§ **Trecho fornecido**:
· · ·
Tem uma forte presença do samba-jazz no disco, coisas inspiradas por J.T.Meirelles...
Faço samba-jazz no sintetizador, uma coisa com sabor anos 60. Mas não é um samba ortodoxo. Parece mais o Amon Düul (grupo progressivo-psicodélico alemão dos anos 70) tocando samba, uma coisa toda esquisita (risos)!

Foi intencional toda esta multiplicidade de referências? Você já sabia que o disco iria virar um showcase de suas influências?
Sou um cara que se preocupa muito com a música. Quando me interesso por um artista, pesquiso a carreira dele com um rigor jornalístico. O engraçado é que eu me sinto um alienígena, comparando com outros artistas... os cantores e compositores não ouvem música. Às vezes a última coisa que faz parte da vida de um cantor é a própria música. Mas eu coleciono livros, discos, reportagens. Daí é que vem essa vontade de misturar tudo, tocar e criar em vários estilos. Queria que Dwitza tivesse um pouquinho de cada coisa que eu ouço, e mesmo assim nem consegui colocar tudo no disco. Por exemplo, eu tenho vontade de gravar um disco de hard rock, com guitarra pesada, vocal gritado, totalmente Thin Lizzy (grupo inglês de rock pesado dos anos 70).
· · ·
Com base na entrevista, explique, por favor, de onde vem a vontade do entrevistado de misturar tudo e criar em vários estilos, em uma a três frases. Os itens abaixo têm outra origem, sem relação com a entrevista.
· · ·
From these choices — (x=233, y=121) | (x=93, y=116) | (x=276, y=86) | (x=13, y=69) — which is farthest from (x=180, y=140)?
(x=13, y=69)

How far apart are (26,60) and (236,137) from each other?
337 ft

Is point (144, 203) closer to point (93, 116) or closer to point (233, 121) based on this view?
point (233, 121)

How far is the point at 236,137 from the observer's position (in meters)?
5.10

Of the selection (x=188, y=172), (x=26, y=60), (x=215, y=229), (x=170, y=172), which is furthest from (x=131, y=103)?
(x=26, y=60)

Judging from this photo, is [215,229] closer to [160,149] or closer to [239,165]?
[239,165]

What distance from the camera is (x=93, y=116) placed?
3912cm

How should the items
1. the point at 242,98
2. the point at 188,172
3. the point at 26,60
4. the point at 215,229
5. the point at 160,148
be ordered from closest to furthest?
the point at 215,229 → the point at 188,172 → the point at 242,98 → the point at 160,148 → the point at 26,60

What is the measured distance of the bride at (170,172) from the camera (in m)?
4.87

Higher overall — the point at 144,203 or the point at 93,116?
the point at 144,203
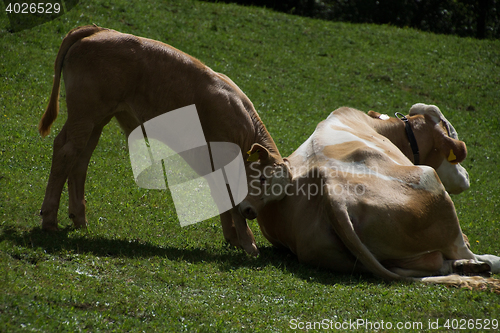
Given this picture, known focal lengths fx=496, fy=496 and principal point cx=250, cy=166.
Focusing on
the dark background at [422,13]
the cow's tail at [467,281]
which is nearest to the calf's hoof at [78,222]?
the cow's tail at [467,281]

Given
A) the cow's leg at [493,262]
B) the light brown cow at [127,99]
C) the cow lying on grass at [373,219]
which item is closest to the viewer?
the cow lying on grass at [373,219]

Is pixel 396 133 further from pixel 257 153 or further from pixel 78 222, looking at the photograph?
pixel 78 222

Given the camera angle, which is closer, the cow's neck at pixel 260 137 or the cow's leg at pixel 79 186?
the cow's leg at pixel 79 186

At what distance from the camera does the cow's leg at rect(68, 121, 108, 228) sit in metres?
6.82

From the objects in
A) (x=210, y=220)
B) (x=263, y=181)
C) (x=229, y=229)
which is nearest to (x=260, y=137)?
· · ·
§ **Resposta**: Essa vontade vem de ele se preocupar muito com música: quando se interessa por um artista, pesquisa a carreira dele com rigor jornalístico, e coleciona livros, discos e reportagens. Por isso quis que Dwitza tivesse um pouquinho de cada coisa que ele ouve.